Dani Shapiro
January 21, 2015

On Art and Life

I’ve spent a lot of time, more than I wish, thinking about shoulds and what ifs.  Oh, how I wish I could have back all the hours I’ve mused or worried (or panicked) about things that either a) are pointless self-flagellation, or b) uncontrollable.

In the should department, I’ve worried that I should be doing better in virtually every area of my life.  I should spend more time working.  I should be better at what I do.  I should spend more time with my son.  I should spend more time with my husband.  I should cook more.  I should do more yoga.  I should meditate more.  I should re-do the living room.  I should spend more time with my friends.  I should take up a hobby.  Like knitting.  I should knit.

Well, this is funny, even to me.  Because notice how each should cancels out the next.  There aren’t enough hours in the day.  These shoulds do nothing but make me feel scattered, paralyzed, unworthy.

Let’s move on to the what ifs.  These are the biggies, of course.  What if something terrible happens to someone I love?  What if I get sick?  What if we have no money?  What if I lose my mind and can’t write any more?

This is less funny.  Because the truth of life is that something terrible will happen to someone I love.  The phone will ring and it will be bad news.  At some point.  I will get sick.  At some point.  To love is to risk heartache.  To live is to withstand loss.  At some point, we all suffer.

I’m well aware that there are people who walk around not thinking about any of this.  Usually these are people with regular jobs that don’t involve sitting around in ratty yoga clothes or (truth) a bathrobe in the middle of the day, staring at the walls, or pacing the floor.  John Updike called writing “the subtlest instrument for self-examination known to man.”  That self-examination, combined with the capacity and willingness to witness the world around us, is not a comfortable place to be.  We writers often feel raw and exposed, out-of-step.  I myself am often struck mute – as if I can only figure out what the hell I want to say when I’m in the process of putting pen to paper.  This isn’t a choice – its a way of being.  Nobody becomes a writer who doesn’t have to.

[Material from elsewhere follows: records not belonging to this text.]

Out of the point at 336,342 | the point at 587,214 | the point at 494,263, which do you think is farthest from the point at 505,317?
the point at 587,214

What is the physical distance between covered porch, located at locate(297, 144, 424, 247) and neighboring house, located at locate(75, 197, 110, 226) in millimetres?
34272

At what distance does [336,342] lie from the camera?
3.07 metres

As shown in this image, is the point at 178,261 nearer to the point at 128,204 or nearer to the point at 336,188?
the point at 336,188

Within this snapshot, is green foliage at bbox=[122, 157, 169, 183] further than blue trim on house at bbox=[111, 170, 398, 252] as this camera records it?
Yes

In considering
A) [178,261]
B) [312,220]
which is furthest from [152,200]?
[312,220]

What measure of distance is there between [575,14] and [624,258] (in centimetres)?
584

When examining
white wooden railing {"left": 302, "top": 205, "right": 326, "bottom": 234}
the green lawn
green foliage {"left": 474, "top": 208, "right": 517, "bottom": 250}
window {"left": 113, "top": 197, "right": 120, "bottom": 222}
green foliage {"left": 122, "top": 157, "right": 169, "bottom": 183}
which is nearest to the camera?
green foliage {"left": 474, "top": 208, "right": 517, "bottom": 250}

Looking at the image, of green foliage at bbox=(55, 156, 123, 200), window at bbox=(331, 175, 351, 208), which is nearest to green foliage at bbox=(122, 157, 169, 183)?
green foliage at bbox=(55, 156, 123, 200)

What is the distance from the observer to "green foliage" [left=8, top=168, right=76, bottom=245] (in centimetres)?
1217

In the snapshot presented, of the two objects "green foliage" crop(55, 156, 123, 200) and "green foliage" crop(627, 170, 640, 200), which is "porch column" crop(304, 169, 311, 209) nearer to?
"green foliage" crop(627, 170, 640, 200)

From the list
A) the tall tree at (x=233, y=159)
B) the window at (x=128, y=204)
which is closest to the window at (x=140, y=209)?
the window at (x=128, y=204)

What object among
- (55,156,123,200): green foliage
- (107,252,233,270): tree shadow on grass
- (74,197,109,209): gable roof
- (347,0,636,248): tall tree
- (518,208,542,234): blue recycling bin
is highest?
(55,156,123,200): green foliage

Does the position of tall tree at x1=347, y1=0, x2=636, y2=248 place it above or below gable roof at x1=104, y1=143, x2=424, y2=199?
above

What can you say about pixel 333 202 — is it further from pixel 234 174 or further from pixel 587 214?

If we are our only instrument – as of course, we are – how do we navigate this business of living our lives, quieting the shoulds and what ifs, and finding that inward space in which we’re able to find that truth, as Thoreau wrote, that strikes us from behind and in the dark?

I’m going to suggest something radical here – something that is much easier said than done.  We must not separate our life from our art.  Louise Gluck recently spoke of this in an interview with William Giraldi in Poets & Writers:  “You have to live your life if you’re going to do original work.  Your work will come out of an authentic life, and if you suppress all of your most passionate impulses in the service of an art that has not yet declared itself, you’re making a terrible mistake.”

I’m often asked about motherhood and writing.  About teaching and writing.  About making a living and writing.  Beneath all of the questions is a deeper question, thrumming: Can I have a life and be a writer? 

I’d like to answer a resounding yes to that question, though with the caveat that this requires a daily practice, a daily awareness that perhaps we need not delineate between life and art, draw a line down the center of our days and put our work on one side and everything else on the other.  Sarah Ruhl offers this:  “I found that life intruding on writing was, in fact, life.  And that, tempting as it may be for a writer who is also a parent, one must not think of life as an intrusion.  At the end of the day, writing has very little to do with writing, and much to do with life.  And life, by definition, is not an intrusion.”

And so, my friends, embrace the snow day, the traffic jam.  Embrace the flu.  Say thank you to the midday school conference, the vet appointment, the plumber, the memorial service.  As I said, easier said than done.  But it helps to remember that every single moment you wholeheartedly experience becomes part of your instrument, part of what you know.